Cross-linking/mass spectrometry extends the use of mass-spectrometry-based proteomics from identification (1, 2), quantification (3), and characterization of protein complexes (4) into resolving protein structures and protein–protein interactions (5–8). Chemical reagents (cross-linkers) covalently connect amino acid pairs that are within a cross-linker-specific distance range in the native three-dimensional structure of a protein or protein complex. A cross-linking/mass spectrometry experiment is typically conducted in four steps: (1) cross-linking of the target protein or complex, (2) protein digestion (usually with trypsin), (3) LC-MS analysis, and (4) database search. The digested peptide mixture consists of linear and cross-linked peptides, and the latter can be enriched by strong cation exchange (9) or size exclusion chromatography (10). Cross-linked peptides are of high value as they provide direct information on the structure and interactions of proteins.
Cross-linked peptides fragment under collision-induced dissociation (CID) conditions primarily into b- and y-ions, as do their linear counterparts. An important difference regarding database searches between linear and cross-linked peptides stems from not knowing which peptides might be cross-linked. Therefore, one has to consider each single peptide and all pairwise combinations of peptides in the database. Having n peptides leads to (n2 + n)/2 possible pairwise combinations. This leads to two major challenges: With increasing size of the database, search time and the risk of identifying false positives increases. One way of circumventing these problems is to use MS2-cleavable cross-linkers (11, 12), at the cost of limited experimental design and choice of cross-linker.
In a first database search approach (13), all pairwise combinations of peptides in a database were considered in a concatenated and linearized form. Thereby, all possible single bond fragments are considered in one of the two database entries per peptide pair, and the cross-link can be identified by a normal protein identification algorithm.
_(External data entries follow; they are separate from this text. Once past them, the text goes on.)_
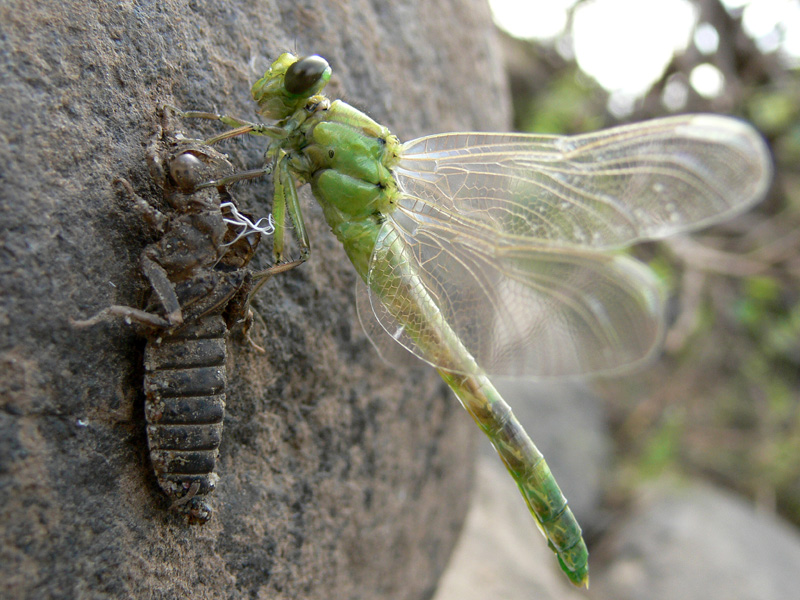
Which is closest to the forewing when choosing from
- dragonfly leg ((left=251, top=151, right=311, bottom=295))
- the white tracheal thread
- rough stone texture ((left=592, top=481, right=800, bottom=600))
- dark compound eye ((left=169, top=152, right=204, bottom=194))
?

Already, the second search approach split the peptides for the purpose of their identification (14). Linear fragments were used to retrieve candidate peptides from the database that are then matched based on the known mass of the cross-linked pair and scored as a pair against the spectrum. Isotope-labeled cross-linkers were used to sort the linear and cross-linked fragments apart. Many other search tools and approaches have been developed since (10, 15–19); see (20) for a more detailed list, at least some of which follow the general idea of an open modification search (21–24).
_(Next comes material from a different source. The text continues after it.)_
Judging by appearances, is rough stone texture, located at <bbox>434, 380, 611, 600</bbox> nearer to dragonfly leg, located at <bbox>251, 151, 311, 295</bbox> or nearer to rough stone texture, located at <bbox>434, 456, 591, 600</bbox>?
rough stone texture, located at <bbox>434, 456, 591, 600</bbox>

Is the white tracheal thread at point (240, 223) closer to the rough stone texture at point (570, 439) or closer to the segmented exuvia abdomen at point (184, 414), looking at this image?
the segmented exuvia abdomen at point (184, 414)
As a general concept for open modification search of cross-linked peptides, cross-linked peptides represent two peptides, each with an unknown modification given by the mass of the other peptide and the cross-linker. One identifies both peptides individually and then matches them based on knowing the mass of cross-linked pair (14, 22, 24). Alternatively, one peptide is identified first and, using that peptide and the cross-linker as a modification mass, the second peptide is identified from the database (21, 23). An important element of the open modification search approach is that it essentially converts the quadratic search space of the cross-linked peptides into a linear search space of modified peptides. Still, many peptides and many modification positions have to be considered, especially when working with large databases or when using highly reactive cross-linkers with limited amino acid selectivity (25).
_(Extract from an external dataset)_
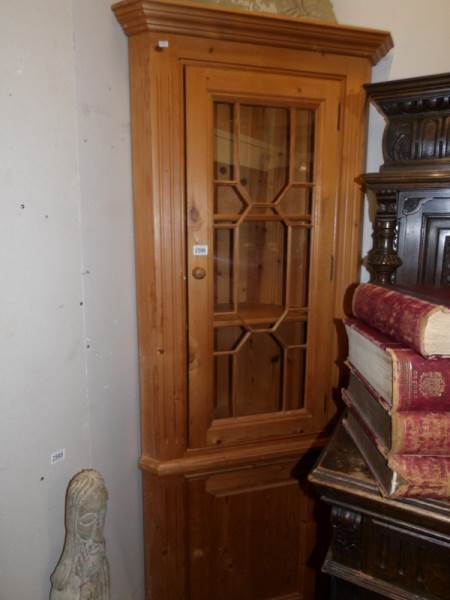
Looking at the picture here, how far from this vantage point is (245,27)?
45.8 inches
We hypothesize that detailed knowledge of the fragmentation behavior of cross-linked peptides might reveal ways to improve the identification of cross-linked peptides. Detailed analyses of the fragmentation behavior of linear peptides exist (26–28), and the analysis of the fragmentation behavior of cross-linked peptides has guided the design of scores (24, 29). Further, cross-link-specific ions have been observed from higher energy collision dissociation (HCD) data (30). Isotope-labeled cross-linkers are used to distinguish cross-linked from linear fragments, generally in low-resolution MS2 of cross-linked peptides (14).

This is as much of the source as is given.